Ehemaliges Török Bankhaus, heute Wohnhaus (V. Szervita tér 3. (7)) - oben auf dem Fassadendach ein riesiges Mosaikbild.
 

Ehemaliger Sitz der Gresham Versicherungsgesellschaft, heute: Four Seasons Hotel (V. Roosevelt tér 5. (8)). Die äußerst gelungene Wiederherstellung des Gebäudes und die Schaffung von 179 Zimmern hat über 100 Millionen Dollar gekostet.
 

Weiter geht es mit Auto: Das Kunstgewerbemuseum (9) (Ödön Lechner).

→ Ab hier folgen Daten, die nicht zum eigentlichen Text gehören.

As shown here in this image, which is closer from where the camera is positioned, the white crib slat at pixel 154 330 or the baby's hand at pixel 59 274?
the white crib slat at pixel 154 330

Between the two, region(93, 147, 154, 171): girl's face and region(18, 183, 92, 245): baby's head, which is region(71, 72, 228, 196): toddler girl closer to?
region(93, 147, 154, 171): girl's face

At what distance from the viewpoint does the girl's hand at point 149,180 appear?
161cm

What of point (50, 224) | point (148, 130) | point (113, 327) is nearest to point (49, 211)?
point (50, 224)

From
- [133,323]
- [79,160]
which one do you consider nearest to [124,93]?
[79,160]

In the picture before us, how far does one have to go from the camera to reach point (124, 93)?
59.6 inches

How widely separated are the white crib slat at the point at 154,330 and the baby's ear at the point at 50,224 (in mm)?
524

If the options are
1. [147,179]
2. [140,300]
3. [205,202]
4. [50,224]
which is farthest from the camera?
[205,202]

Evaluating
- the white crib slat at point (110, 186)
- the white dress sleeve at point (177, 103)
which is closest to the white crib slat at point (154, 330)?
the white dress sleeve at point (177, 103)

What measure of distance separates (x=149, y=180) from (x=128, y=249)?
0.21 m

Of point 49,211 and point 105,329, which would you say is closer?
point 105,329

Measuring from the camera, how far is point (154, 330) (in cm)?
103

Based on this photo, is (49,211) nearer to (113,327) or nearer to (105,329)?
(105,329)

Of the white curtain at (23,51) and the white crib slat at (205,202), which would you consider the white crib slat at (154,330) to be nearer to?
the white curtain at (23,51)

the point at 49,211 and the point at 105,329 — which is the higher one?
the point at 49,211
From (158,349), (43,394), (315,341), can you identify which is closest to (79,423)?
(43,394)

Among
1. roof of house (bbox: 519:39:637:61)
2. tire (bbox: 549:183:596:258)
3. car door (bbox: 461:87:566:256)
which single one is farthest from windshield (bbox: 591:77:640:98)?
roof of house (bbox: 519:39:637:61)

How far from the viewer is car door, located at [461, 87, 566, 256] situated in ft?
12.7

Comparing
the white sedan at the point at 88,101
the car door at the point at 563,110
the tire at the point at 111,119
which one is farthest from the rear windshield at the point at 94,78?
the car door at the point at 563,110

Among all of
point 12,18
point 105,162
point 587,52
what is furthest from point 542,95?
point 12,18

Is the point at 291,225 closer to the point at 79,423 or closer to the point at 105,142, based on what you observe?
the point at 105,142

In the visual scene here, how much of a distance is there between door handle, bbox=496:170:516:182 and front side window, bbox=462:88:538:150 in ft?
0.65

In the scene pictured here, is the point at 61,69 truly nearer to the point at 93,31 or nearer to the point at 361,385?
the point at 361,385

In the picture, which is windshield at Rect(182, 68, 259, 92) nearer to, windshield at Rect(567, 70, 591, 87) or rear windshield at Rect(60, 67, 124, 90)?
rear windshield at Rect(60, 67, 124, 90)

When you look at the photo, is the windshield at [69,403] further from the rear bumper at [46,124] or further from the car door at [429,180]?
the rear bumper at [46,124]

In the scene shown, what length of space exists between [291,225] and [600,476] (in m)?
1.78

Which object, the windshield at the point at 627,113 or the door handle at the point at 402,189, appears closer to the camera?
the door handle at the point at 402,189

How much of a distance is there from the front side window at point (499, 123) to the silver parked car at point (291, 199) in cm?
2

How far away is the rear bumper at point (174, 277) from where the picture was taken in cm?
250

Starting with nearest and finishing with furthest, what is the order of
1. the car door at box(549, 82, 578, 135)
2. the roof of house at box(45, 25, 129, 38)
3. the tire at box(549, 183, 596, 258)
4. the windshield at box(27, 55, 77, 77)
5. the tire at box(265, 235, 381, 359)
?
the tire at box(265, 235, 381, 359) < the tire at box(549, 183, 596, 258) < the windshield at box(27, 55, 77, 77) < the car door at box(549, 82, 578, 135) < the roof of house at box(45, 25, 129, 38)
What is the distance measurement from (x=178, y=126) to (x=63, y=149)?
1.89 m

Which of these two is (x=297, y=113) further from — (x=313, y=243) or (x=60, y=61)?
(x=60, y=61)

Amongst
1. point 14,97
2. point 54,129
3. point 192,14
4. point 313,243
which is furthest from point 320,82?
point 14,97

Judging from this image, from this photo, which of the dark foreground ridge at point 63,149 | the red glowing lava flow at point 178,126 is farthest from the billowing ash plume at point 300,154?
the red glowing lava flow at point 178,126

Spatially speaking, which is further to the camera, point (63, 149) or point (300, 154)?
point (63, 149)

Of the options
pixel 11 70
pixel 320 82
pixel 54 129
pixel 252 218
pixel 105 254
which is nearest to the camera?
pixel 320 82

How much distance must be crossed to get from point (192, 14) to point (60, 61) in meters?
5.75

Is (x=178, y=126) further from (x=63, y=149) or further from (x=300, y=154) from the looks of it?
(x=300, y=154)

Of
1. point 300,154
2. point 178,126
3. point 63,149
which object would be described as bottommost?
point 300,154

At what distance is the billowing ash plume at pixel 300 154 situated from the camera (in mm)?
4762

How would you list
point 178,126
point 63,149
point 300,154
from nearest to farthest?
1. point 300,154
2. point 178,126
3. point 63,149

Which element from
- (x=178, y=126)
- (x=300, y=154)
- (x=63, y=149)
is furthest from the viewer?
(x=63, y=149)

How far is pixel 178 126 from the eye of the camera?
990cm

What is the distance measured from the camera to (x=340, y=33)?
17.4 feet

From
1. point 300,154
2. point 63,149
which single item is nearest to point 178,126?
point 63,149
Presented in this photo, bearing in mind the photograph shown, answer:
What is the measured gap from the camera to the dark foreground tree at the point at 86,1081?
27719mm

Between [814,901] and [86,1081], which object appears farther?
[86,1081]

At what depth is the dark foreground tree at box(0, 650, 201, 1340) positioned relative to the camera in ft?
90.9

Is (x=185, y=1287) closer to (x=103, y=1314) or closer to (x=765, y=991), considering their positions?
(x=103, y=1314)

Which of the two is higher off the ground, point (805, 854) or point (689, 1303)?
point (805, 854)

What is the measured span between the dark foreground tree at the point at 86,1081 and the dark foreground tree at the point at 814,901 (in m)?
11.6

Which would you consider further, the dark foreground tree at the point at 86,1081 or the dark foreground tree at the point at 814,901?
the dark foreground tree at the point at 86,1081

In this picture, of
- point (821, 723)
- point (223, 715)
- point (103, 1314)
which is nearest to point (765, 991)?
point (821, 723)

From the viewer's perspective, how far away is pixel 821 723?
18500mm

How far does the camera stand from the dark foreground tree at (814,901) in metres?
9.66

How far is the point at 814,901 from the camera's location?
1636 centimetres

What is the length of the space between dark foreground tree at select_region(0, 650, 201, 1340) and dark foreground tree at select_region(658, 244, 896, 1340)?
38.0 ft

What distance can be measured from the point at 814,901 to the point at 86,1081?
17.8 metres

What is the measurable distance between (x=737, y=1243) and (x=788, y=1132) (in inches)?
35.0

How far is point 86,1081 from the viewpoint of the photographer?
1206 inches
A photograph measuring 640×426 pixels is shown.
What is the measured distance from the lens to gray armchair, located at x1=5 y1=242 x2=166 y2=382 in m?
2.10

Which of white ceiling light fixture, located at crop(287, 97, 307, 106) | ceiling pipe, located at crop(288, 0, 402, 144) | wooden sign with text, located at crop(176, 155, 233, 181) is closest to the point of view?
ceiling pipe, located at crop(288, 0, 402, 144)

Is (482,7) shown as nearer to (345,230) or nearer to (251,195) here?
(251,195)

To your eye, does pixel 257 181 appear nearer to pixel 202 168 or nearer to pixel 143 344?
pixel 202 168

Es ist das Hauptwerk von dem Architekten (1891-96). Die mit bunter Zsolnay-Keramik bedeckte Scheinkuppel ist kilometerweit zu erkennen.
 

Am Fuße des Gellértberges befinden sich Gellért Hotel und Bad (XI. Szent Gellért tér (10)). Vor allem das Bad gilt als Jugendstilrarität. An dieser Stelle beenden wir unser Besichtigungsprogramm.